-- PROBLEM DETAILS --
Copy the part that opens with the line containing "As the image" and runs to the end of the items, swapping "nearer" for "closer" and leaving everything else as it is.

## Begin RECORDS SUPPLIED

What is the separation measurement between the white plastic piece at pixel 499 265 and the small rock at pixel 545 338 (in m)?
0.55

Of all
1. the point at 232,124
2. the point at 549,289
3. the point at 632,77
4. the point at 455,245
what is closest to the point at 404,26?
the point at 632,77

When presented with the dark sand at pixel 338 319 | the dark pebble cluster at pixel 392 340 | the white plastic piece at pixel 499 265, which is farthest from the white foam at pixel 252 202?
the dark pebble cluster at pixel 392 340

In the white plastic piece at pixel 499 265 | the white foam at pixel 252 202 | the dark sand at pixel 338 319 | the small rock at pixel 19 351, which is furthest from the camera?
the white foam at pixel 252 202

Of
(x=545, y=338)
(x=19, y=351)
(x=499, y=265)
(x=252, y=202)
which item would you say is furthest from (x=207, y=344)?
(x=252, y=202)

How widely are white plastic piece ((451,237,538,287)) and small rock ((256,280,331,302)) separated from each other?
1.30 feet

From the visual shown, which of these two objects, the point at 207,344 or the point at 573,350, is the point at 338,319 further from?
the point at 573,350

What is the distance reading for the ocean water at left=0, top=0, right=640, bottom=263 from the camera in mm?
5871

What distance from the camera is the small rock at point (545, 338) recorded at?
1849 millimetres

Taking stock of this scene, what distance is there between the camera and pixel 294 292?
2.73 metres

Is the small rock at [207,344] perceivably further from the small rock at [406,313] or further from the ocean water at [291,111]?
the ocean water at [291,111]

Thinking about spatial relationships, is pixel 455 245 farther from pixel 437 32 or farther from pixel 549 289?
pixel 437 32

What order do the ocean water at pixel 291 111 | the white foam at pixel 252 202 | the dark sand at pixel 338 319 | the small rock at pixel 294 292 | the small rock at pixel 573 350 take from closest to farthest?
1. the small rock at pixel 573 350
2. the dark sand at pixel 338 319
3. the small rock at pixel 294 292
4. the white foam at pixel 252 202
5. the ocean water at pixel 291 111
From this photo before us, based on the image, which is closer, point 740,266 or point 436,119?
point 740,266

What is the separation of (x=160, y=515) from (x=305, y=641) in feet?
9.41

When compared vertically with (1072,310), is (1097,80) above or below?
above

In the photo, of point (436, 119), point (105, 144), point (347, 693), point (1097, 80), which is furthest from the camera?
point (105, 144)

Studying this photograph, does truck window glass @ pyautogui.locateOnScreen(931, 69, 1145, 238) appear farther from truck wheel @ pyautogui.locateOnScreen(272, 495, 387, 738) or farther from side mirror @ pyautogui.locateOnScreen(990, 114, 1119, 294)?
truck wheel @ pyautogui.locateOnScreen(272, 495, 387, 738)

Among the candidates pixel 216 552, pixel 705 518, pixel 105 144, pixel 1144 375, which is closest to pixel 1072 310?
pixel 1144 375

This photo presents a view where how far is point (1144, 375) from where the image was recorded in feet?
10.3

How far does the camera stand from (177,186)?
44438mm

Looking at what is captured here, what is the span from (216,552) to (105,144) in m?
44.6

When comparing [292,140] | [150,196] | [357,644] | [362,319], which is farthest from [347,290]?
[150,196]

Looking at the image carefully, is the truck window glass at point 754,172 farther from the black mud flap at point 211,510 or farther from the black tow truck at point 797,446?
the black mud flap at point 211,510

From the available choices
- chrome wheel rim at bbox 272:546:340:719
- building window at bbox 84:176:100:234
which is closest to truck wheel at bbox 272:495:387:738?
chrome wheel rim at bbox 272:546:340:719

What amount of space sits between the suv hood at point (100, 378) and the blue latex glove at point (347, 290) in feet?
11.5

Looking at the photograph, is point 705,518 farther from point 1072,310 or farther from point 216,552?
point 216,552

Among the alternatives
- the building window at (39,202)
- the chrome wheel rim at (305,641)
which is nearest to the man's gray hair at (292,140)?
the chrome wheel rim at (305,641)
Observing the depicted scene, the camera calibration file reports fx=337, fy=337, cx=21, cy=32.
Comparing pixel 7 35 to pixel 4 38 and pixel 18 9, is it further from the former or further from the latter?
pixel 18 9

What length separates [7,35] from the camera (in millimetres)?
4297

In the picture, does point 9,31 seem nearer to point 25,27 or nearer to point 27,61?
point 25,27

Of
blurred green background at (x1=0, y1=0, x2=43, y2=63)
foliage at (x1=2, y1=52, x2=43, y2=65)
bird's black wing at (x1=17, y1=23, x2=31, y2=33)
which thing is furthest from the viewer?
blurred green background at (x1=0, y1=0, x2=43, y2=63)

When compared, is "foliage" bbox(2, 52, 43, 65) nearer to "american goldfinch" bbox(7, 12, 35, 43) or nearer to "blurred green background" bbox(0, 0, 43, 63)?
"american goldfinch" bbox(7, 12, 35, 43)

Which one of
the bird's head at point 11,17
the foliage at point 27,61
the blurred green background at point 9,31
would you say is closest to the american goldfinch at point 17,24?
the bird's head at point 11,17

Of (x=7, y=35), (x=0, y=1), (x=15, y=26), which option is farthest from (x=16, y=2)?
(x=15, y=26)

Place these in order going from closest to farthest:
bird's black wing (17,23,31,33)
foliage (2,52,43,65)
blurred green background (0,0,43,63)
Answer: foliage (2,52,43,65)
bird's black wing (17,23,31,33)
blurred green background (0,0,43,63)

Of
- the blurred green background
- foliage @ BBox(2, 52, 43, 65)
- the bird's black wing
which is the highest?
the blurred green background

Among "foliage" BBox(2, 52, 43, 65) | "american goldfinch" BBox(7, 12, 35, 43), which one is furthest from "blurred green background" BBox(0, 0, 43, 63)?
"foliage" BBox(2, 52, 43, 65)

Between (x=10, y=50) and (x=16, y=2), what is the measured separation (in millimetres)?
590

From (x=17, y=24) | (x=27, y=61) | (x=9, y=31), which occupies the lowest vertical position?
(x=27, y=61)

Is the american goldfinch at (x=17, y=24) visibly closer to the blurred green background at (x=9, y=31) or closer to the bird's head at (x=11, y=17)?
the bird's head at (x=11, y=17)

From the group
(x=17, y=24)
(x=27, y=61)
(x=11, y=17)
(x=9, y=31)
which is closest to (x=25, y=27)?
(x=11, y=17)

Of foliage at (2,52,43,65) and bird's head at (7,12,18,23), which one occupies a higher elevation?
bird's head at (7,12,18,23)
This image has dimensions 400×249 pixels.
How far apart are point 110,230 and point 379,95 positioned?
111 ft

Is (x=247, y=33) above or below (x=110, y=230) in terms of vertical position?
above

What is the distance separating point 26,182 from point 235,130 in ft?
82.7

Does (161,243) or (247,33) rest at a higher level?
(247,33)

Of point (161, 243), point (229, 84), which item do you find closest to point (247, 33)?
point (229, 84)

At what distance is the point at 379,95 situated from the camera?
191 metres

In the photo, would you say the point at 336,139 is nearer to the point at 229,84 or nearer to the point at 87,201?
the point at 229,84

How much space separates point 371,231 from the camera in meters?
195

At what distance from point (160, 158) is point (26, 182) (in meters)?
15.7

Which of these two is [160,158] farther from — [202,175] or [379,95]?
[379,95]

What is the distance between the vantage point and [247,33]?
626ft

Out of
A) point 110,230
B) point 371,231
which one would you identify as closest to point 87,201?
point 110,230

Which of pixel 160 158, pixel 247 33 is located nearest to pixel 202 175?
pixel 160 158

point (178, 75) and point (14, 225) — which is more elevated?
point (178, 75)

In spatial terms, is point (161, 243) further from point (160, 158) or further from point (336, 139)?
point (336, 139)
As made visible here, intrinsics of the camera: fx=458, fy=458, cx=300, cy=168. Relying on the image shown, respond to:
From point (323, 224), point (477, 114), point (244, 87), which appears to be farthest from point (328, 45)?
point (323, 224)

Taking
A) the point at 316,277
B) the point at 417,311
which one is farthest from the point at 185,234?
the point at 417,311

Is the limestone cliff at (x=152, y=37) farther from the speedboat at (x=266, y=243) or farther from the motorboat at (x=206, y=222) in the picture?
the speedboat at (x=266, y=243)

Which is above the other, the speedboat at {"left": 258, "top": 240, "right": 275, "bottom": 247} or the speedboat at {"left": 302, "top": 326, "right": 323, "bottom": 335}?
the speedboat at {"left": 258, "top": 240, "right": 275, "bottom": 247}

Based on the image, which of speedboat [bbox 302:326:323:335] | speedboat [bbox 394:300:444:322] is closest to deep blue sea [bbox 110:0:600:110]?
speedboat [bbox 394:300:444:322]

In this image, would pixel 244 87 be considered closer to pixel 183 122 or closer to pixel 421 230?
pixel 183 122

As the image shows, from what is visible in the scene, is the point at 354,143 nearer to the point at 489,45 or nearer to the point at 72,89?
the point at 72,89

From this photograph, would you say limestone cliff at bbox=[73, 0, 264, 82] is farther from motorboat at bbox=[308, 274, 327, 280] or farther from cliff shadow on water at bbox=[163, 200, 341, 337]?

## End RECORDS SUPPLIED

-- COMPLETED EXERCISE --
As the image shows, from what is visible in the scene, is the point at 354,143 closer to the point at 489,45 or closer to the point at 72,89?
the point at 72,89

From this photograph, would you say limestone cliff at bbox=[73, 0, 264, 82] is farther from motorboat at bbox=[308, 274, 327, 280] or farther from cliff shadow on water at bbox=[163, 200, 341, 337]?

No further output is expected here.